Montréal: Le Parloir

Ce salon de thé du Plateau Mont-Royal est célèbre pour ses scones, faits à la main par la propriétaire Sylvie Marchand. Mais il y a plus. Ici, on retrouve du canard confit et du foie gras sur les bouchées salées du service de thé. Les bouchées, certaines maison, d'autres faites par des pâtissiers montréalais (dont le Point G), sont servies sur des plateaux étagés, comme il se doit. Pour boire: plus de 20 thés parmi lesquels choisir. Du mardi au dimanche.

www.facebook.com/Le-Parloir-1459037220994915

Montréal: Burgundy Lion

Depuis octobre, le pub du quartier Saint-Henri propose sa version revisitée du thé de l'après-midi. Offert sur un fond de musique lounge dans le jardin d'hiver tout vitré, loin des télés qui diffusent le soccer en boucle niveau pub, le thé compte deux services sur plateau étagé: un salé et un sucré. Tout est fait sur place, jusqu'à la marmelade. Le thé à l'anglaise est servi le dimanche.

www.burgundylion.com

Photo Bernard Brault, La Presse

À l'hôtel Fairmont Le Reine Elizabeth, les petits princes et princesses ont droit à un service de thé à l'anglaise.

Londres, l'expo

Le musée de la Civilisation de Québec a inauguré la semaine dernière une toute nouvelle exposition consacrée à la capitale britannique.

Ici Londres dresse un portrait de l'effervescence créative de la ville, de 1950 à aujourd'hui. Au coeur de la salle principale, une maquette représentant Big Ben et le palais de Westminster sert de carrefour pour découvrir les quartiers créatifs que sont Soho, Chelsea et East End, ainsi que des lieux phares comme Whitechapel Gallery, Southbank Center et les écoles d'art. Le parcours multisensoriel permet de (re)découvrir cette ville de tous les contrastes, entre conformité et excentricité, entre tradition et innovation.

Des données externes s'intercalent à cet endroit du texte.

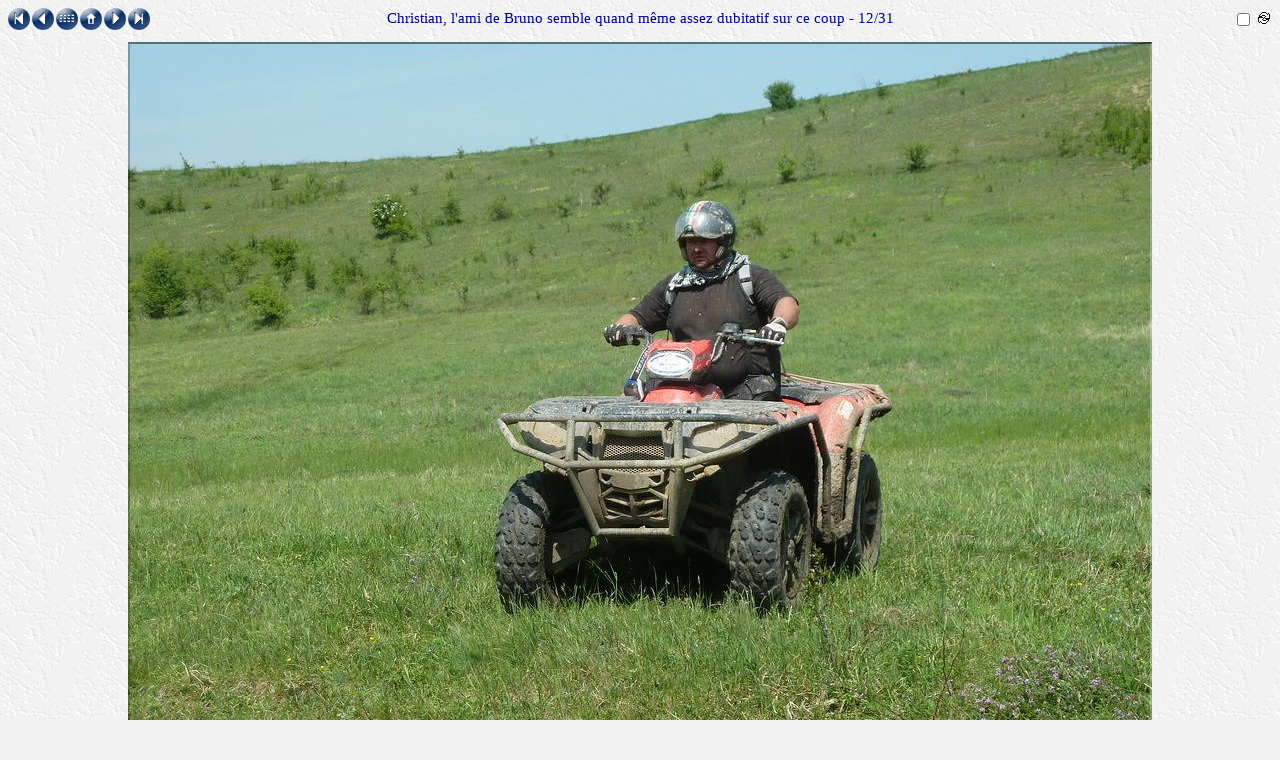

--- FILE ---
content_type: text/html
request_url: https://www.ami-quad.com/ROUMANIE%202011/Diaporamas/4-Lundi23Mai/imgcol/_00012.htm
body_size: 4889
content:
<!DOCTYPE HTML PUBLIC "-//W3C//DTD HTML 4.01 Transitional//EN">
<html>
 <head>
   <title>P1030521_redimensionner</title>
   <link rel="shortcut icon" type="image/x-icon" href="./_ic.ico">
   <meta http-equiv="Content-Type" content="text/html; charset=iso-8859-1">
   <meta name="generator" content="ImageCollection V 8.25.7 - (c) 2001-2009 David Perbost - http://www.imagecollection.org">
   <link rel="stylesheet" type="text/css" href="./_style.css">
   <meta name="author" content="ami©quad">
   <meta name="keywords"  content="quad,roumanie,transylvanie,baciu,marisel,albac,ami-quad">
   <script language="JavaScript" src="./_scripts.js" type="text/javascript"></script>
   <!-- 03/09/2011 - Windows NT 6.0 -->
   <meta name="description" content="Format site - P1030521_redimensionner">
   <script language="JavaScript" type="text/javascript">
   <!--
   if (is_ie5up||is_nav4up) {
   	document.onkeydown = handler;
   } else if (is_gecko) {
   	document.addEventListener("keydown",handler,true);
   }
   function handler(e) {
     if (document.all) e = window.event;
     var key;
     var msg = '';
     key = e.keyCode;
     if (document.layers) key = e.which;
     if (document.all)    key = e.keyCode;
     if (key==70) msg = '_00001.htm';
     if (key==76) msg = '_00031.htm';
     if (key==80||key==37) msg = '_00011.htm';
     if (key==78||key==39) msg = '_00013.htm';
     if (key==85||key==38) msg = 'contact_1.htm';
     if (msg!='') location = msg;
   }
   if (document.images) {
   	imag = new Image();
   	imag.src = "_00012.jpg";
   }
   var noclik_msg = "Cela vous plait ? Ecrire à mgvoiles@aol.com";
   function noclick(scx) {
     if (navigator.appName == "Netscape" && scx.which == 3) {
       alert(noclik_msg);
     }
     if (navigator.appVersion.indexOf("MSIE") != -1 && event.button == 2) {
     alert(noclik_msg);
     }
     return false;
   }
   if (document.layers) {
     document.captureEvents(Event.MOUSEDOWN);
   }
   if (navigator.appVersion.indexOf("MSIE") != -1)
     document.onmousedown = noclick;
   else if (document.layers)
     document.onmousedown = noclick;
   else if (document.getElementById) //NS6
     document.onmouseup = noclick;
   var ic_nb       = 31;
   var ic_len      = 5;
   var ic_num      = 12;
   var ic_name     = "P1030521_redimensionner.JPG";
   var ic_title    = "Format site";
   var ic_dirname  = "Format site";
   var ic_basename = "P1030521_redimensionner";
   var ic_relative = "C:/Users/WIN/Pictures/Roumanie2011/2011-05-23-Lundi/SelectionSite/Format site";
   -->
   </script>
 </head>
 <body oncontextmenu="return false"  onLoad="onLoadCall('_00013.htm')" onUnLoad="onUnLoadCall()">

  <table width="100%" align="center" border="0" cellspacing="0" cellpadding="0">
   <tbody>
    <tr id="tr1" valign="middle">
     <td id="td11" width="20%" align="left" class="micro">
      <a href="_00001.htm"><img src="_first.gif" border="0" title="Première page (f)" alt="Première page (f)"></a>
      <a href="_00011.htm"><img src="_prev.gif" border="0" title="Page précédente (p)" alt="Page précédente (p)"></a>
      <a href="contact_1.htm"><img src="_up.gif" border="0" title="Planches contact (vignettes)" alt="Planches contact (vignettes)"></a>
      <a href="http://www.ami-quad.com/roumanie202011/roumanie.htm" target="_top" ><img src="_home.gif" border="0" alt="Retour à la page principale Roumanie" title="Retour à la page principale Roumanie"></a>
      <a href="_00013.htm"><img src="_next.gif" border="0" title="Page suivante (n)" alt="Page suivante (n)"></a>
      <a href="_00031.htm"><img src="_last.gif" border="0" title="Dernière page (l)" alt="Dernière page (l)"></a>
     </td>
      <td id="td12" class="title" align="center">Christian, l'ami de Bruno semble 
        quand m&ecirc;me assez dubitatif sur ce coup - 12/31</td>
     <td id="td13" width="20%" align="right">
      <form name="diaporama" method="POST" action="" id="diaporama">
       <script language="JavaScript" type="text/javascript">
       <!--
         document.write("<a href=" + randomImage(ic_nb, ic_num, ic_len, "htm") + ">");
       -->
       </script>
        <img align="right" src="_auto.gif" title="Auto : 5 s." alt="Auto : 5 s.">
       <script language="JavaScript" type="text/javascript">
       <!--
         document.write("<\/a>");
       -->
       </script>
       <input align="right" type="checkbox" onclick="toggle()" name="running" value="0">
      </form>
     </td>
    </tr>
    <tr id="tr2" valign="middle">
     <td id="td2" class="image" colspan="3" align="center" valign="middle">
      <img src="_00012.jpg" width="1024" height="768" title="P1030521_redimensionner" alt="P1030521_redimensionner" class="photo">
     </td>
    </tr>
    <tr id="tr3" valign="top">
     <td id="td31" class="mini" align="left">
     </td>
     <td id="td32" class="legend">
      <br>
     </td>
     <td id="td33" class="mini" align="right">
     </td>
    </tr>
   </tbody>
  </table>

 </body>
</html>


--- FILE ---
content_type: text/css
request_url: https://www.ami-quad.com/ROUMANIE%202011/Diaporamas/4-Lundi23Mai/imgcol/_style.css
body_size: 1461
content:
BODY { font-family: cursive; font-style: normal; font-size: 11pt; color: #0000A0; background: #F1F1F1 url(_gris_blanc.jpg); }
A:link IMG, A:visited IMG { border-style: none; }
A:link, A:visited { text-decoration: none; color: #800040; font-family: cursive; font-style: normal; font-size: 10pt; }
FORM { margin-bottom: 0em; }
.legend   { font-family: cursive; font-style: normal; font-size: 11pt; color: #0000A0; text-align: center; font-weight: normal; }
.meta     { font-family: cursive; font-style: normal; font-size: 11pt; color: #008000; }
.pagenbpc { font-family: cursive; font-style: normal; font-size: 10pt; font-weight: normal; padding-left: 3px;}
.titlepc  { font-family: cursive; font-style: normal; font-size: 11pt; color: #0000A0; font-weight: normal; }
.legendpc { font-family: cursive; font-size: x-small; font-weight: normal; text-align: center; }
.cache    { padding-top: 4px; text-align: center; vertical-align: middle; width: 134px; height: 134px; border: 1px solid #0F0F0F; border-color: #FAFAFA #555555 #555555 #FAFAFA; background-color: #F0F0F0; }
.nocache  { text-align: center; vertical-align: middle; width: 121px; height: 121px; }
.mini     { padding-top: 3px; }
.title    { font-family: cursive; font-style: normal; font-size: 11pt; color: #0000A0; font-weight: normal; padding-bottom: 3px; }
.thumb    { margin-top: 4px; margin-left: 1px; }
.micro    { font-size: xx-small; font-weight: normal; }
.image    { padding-top: 10px; padding-bottom: 5px; }
.iptc      { margin-top: 5px; vertical-align: top; text-align: justify; }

Plusieurs objets ont été prêtés par des institutions londoniennes, dont le musée Victoria & Albert, le Tate Britain et le Musée de Londres.

À savoir: Geneviève Borne prête sa voix à la narration de l'application qui accompagne l'exposition. À télécharger avant la visite.

Jusqu'au 10 mars 2019

www.mcq.org

PHOTO FOURNIE PAR LE MUSÉE de la CIVILISATION

L'exposition Ici Londres aborde la créativité culturelle de la capitale anglaise.